Back in October they were mailed a collection notice. This week it was among the mailings returned as undeliverable.
The first envelope contained a nearly $500 check to a supplier we occasionally buy materials from. I searched for the company’s address and learned they had moved six years ago from Kentucky to Ohio. I was able to place my order by telephone and promptly got the requested merchandise but didn’t pay any attention to where it was shipped from. When writing and mailing the check to pay for the goods, I utilized an old address stored in my computer.
And so when five letters to the funeral home were returned this week, I suspected we had used the wrong address and went to the internet to search for a new address.

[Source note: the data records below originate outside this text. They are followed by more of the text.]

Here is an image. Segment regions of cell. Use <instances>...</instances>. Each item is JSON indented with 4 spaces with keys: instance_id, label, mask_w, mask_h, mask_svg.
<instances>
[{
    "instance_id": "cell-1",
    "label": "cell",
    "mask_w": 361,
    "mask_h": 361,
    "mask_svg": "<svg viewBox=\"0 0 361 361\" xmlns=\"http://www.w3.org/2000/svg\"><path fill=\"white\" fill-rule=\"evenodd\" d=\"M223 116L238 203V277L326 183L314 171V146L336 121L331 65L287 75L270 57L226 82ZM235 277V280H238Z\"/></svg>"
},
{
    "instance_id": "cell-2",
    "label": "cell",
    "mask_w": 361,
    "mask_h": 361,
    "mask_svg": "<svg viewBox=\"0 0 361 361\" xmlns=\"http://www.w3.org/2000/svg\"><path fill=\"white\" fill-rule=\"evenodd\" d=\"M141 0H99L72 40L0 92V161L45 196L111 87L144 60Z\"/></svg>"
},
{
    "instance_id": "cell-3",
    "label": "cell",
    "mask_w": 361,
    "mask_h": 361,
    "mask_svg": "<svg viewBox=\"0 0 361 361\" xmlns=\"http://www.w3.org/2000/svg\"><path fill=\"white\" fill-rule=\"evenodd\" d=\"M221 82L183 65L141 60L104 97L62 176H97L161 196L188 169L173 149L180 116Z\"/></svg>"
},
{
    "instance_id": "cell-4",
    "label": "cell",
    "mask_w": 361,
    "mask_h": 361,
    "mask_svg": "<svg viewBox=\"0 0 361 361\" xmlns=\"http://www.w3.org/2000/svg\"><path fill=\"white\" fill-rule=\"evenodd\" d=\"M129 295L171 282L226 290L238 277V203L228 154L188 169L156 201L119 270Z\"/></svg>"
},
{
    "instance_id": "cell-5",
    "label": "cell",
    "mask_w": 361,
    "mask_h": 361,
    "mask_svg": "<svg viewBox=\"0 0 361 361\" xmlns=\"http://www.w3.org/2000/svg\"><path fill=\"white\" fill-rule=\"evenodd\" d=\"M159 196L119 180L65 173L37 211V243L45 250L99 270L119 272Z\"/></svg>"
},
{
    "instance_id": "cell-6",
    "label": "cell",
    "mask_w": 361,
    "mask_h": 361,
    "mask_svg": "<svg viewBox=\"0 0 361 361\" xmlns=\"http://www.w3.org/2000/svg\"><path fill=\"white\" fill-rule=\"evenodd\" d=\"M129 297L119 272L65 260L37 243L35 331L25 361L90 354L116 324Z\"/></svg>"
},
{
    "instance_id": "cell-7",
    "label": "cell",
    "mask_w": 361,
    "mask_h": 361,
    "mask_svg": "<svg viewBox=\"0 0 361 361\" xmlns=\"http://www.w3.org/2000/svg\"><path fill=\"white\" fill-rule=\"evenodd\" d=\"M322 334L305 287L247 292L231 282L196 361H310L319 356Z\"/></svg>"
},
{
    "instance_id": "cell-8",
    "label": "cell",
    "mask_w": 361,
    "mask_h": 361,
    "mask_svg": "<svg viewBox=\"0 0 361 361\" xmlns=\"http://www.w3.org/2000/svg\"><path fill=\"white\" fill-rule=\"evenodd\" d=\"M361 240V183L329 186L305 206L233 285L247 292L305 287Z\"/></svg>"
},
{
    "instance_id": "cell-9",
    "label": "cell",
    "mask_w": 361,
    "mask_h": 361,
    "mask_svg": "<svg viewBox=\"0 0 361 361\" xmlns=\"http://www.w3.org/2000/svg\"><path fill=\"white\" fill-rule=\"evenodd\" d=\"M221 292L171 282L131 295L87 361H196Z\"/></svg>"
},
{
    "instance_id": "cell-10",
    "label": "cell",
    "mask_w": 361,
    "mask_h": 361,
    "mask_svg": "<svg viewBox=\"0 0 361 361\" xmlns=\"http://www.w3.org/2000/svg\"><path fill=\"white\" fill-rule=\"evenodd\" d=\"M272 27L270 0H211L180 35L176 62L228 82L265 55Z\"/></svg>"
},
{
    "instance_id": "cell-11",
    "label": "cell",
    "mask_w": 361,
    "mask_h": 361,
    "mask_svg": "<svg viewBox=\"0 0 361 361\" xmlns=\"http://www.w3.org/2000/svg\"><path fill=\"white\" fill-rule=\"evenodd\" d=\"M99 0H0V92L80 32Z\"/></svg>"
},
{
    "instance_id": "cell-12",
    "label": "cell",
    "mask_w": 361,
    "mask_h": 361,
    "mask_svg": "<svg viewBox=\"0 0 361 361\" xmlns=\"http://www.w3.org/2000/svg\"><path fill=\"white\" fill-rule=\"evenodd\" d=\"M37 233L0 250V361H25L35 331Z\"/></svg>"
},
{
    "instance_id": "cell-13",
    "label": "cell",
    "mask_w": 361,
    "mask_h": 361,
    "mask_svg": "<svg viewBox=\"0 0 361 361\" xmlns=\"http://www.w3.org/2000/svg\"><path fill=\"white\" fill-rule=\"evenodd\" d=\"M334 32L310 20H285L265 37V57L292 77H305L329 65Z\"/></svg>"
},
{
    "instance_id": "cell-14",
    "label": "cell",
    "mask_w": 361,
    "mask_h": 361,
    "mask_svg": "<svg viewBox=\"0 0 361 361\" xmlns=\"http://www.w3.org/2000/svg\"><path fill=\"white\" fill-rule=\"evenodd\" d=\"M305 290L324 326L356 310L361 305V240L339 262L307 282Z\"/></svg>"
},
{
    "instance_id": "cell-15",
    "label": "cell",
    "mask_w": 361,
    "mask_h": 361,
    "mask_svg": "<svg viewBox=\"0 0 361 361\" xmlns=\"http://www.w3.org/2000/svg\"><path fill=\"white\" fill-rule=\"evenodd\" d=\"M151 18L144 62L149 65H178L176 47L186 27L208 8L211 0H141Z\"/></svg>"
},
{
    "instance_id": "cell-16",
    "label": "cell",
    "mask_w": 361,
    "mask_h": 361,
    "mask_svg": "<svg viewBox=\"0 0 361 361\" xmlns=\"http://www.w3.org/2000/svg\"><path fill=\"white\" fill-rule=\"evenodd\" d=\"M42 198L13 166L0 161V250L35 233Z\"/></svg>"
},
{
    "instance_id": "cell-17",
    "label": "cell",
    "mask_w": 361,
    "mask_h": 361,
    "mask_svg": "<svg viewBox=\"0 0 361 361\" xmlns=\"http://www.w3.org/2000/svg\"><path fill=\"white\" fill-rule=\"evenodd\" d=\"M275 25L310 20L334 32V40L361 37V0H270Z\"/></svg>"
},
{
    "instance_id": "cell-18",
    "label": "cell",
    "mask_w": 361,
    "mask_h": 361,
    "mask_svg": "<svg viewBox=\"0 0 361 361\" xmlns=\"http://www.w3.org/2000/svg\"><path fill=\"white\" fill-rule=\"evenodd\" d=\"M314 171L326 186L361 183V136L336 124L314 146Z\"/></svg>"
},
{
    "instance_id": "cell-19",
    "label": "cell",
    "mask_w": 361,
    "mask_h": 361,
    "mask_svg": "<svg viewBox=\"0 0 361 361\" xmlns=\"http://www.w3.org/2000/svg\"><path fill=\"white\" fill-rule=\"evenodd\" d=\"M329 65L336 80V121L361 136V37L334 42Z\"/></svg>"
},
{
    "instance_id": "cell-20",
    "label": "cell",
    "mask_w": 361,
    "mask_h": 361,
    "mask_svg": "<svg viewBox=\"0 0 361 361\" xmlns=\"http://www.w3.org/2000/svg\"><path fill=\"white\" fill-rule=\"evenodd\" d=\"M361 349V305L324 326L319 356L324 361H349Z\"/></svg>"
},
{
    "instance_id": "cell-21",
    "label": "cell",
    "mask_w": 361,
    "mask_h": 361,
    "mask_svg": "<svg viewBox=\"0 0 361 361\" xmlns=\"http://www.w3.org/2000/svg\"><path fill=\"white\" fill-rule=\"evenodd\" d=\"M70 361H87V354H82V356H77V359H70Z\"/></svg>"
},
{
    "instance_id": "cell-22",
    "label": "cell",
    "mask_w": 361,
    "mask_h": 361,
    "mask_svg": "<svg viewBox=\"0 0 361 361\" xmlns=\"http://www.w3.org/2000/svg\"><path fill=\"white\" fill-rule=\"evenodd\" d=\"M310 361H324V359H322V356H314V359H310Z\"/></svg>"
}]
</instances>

That search turned up some surprising information.
We learned the funeral home had been closed by the state regulators and the operators accused of improper practices. Authorities apparently found an unrefrigerated body, bags of unlabeled cremains, an abandoned stillborn infant and at least one instance in which a family received cremains for their stillborn child mixed with bits of adult body parts and metal fragments.
The licenses for at least two of the owners’ funeral homes were suspended by the state. Indications are the owners may have owned or had an interest in as many as six funeral homes The owners were arrested after an occupied casket was discovered inside one of the funeral homes. The deceased was identified as a 42-year-old male who was killed in a tractor-trailer crash in the summer of 2020.

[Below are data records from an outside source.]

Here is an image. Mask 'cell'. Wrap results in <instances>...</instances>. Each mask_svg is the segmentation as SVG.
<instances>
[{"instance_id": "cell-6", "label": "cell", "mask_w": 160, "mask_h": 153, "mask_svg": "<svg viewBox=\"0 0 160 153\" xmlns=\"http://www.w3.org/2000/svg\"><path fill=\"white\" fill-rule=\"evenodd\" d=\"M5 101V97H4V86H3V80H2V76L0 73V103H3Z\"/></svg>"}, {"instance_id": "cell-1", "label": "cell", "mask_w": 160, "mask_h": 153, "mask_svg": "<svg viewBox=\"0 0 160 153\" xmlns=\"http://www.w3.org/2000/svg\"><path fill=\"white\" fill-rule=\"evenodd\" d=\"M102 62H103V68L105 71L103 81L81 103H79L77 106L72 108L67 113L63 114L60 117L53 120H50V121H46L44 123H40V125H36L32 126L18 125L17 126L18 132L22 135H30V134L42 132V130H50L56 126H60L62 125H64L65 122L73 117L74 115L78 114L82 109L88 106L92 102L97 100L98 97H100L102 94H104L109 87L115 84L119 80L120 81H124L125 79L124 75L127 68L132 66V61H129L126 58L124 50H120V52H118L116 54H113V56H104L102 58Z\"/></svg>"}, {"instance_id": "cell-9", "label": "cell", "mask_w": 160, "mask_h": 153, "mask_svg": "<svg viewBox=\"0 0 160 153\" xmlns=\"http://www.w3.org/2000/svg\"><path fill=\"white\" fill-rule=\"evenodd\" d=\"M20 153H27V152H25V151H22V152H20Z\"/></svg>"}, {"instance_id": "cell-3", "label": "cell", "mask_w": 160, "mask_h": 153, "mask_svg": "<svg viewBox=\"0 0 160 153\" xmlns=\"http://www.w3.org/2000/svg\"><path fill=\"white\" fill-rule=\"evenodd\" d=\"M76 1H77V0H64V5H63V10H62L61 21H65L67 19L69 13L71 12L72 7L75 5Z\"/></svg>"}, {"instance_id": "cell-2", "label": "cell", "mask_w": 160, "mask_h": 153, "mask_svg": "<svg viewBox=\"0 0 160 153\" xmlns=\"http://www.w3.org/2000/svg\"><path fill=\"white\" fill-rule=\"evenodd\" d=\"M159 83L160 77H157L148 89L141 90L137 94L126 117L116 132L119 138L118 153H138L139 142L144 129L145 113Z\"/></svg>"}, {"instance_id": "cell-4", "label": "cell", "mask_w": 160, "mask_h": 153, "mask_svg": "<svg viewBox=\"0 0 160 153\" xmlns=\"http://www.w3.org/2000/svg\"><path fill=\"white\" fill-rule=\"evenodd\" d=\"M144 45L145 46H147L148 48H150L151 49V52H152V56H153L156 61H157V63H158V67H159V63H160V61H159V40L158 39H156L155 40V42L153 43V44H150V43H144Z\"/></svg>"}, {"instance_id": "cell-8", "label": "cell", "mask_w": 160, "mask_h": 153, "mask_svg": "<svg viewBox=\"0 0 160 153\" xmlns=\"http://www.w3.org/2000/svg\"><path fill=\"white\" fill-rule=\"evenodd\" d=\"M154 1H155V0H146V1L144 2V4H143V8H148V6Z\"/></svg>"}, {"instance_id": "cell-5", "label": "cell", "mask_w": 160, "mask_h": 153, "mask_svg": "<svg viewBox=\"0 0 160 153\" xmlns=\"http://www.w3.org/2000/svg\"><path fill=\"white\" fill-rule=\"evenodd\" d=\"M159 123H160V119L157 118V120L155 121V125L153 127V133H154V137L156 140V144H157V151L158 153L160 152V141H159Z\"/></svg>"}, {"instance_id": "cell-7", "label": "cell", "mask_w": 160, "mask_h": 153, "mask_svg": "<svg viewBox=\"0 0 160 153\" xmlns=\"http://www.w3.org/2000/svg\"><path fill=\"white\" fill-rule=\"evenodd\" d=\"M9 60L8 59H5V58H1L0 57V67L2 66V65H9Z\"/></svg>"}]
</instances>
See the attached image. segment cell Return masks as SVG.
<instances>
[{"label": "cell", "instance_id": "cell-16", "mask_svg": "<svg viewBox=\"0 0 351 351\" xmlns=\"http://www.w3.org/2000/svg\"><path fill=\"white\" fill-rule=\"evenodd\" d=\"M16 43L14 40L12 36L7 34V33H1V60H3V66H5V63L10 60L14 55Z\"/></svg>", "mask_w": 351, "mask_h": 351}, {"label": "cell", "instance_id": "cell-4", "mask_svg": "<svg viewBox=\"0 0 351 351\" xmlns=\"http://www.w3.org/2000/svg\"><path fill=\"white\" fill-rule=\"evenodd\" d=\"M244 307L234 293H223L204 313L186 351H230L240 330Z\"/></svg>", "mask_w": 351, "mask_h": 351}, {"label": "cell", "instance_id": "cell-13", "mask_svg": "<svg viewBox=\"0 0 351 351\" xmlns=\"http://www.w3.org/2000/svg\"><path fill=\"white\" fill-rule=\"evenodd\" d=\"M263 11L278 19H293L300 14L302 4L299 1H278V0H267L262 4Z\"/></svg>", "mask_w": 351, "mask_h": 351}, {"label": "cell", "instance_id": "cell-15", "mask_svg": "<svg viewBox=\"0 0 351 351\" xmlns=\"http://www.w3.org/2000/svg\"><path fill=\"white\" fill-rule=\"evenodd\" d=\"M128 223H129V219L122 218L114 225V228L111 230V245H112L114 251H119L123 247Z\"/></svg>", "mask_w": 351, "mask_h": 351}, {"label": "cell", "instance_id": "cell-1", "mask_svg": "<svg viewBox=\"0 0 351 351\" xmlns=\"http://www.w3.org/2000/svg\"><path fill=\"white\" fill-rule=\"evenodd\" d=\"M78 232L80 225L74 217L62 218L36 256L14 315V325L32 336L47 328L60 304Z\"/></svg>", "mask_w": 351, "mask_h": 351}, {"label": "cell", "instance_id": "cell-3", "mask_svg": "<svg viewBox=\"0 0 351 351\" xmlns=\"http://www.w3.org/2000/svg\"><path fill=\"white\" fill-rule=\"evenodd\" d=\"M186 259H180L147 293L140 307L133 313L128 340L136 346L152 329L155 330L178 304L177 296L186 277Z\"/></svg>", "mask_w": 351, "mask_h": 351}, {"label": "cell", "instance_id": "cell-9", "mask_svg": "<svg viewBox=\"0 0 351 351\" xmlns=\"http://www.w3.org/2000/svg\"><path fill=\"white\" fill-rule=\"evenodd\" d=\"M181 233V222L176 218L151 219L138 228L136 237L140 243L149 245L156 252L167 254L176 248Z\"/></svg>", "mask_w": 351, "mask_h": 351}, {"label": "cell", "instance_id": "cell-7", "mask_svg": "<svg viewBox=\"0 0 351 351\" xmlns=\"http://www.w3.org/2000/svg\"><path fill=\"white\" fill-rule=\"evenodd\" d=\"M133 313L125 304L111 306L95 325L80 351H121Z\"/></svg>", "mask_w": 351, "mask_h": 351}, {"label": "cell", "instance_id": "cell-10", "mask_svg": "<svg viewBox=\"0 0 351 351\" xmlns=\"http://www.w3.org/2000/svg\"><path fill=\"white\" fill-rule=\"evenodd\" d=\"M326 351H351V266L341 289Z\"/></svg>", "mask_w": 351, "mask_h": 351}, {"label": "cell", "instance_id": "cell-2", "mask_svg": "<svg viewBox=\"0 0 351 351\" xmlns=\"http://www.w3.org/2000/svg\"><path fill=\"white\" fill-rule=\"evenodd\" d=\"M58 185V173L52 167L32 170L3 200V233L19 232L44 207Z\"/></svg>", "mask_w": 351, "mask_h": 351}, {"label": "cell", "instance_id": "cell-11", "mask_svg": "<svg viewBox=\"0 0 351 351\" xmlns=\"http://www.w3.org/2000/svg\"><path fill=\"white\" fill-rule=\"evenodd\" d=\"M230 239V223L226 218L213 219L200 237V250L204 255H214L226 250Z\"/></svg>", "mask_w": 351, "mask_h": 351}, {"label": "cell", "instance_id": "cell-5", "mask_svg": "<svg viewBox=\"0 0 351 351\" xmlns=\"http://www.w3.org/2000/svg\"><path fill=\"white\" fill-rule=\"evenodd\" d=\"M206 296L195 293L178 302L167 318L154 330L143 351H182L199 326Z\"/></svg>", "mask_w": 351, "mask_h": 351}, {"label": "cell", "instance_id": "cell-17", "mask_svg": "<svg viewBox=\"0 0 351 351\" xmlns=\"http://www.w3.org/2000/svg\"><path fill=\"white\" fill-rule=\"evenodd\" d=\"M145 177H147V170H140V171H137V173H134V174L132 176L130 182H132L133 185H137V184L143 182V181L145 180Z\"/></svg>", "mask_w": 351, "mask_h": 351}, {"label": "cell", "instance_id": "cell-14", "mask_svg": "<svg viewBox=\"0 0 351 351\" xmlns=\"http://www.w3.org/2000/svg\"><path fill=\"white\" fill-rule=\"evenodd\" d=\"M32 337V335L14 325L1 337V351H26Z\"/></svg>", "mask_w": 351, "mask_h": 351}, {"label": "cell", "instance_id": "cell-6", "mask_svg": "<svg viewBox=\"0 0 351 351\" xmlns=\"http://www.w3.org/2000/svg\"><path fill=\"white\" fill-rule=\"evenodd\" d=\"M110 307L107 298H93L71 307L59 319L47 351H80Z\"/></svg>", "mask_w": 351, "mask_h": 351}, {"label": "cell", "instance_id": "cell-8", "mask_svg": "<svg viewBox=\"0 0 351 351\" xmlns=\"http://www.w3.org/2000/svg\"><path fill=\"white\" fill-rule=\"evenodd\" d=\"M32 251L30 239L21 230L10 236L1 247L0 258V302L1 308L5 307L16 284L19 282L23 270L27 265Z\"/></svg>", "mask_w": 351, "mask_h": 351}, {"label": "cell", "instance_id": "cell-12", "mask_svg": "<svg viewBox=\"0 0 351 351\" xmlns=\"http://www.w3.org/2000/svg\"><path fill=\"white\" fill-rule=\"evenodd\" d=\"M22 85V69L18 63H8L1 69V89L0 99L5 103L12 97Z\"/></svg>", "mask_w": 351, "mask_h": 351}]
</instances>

Perhaps, the funeral homes should have been located inside of caves and taken advantage of natural cooling.
A couple weeks ago a sales representative I have done business with for more than 40 years advised the company she works for had been sold and moved to a new location. When I first began ordering from them, the business was located in a flood prone part of Kansas City, Missouri. Sometimes orders were delayed because the company office and warehouse had been flooded.
The company moved across the river to higher ground several years ago and flooding had not been a problem. The latest move surprised me.
Robin reported the company is now one of many in the Kansas City area located inside a limestone cave. I suspect the underground location is energy efficient. Hopefully it isn’t in a flood prone area.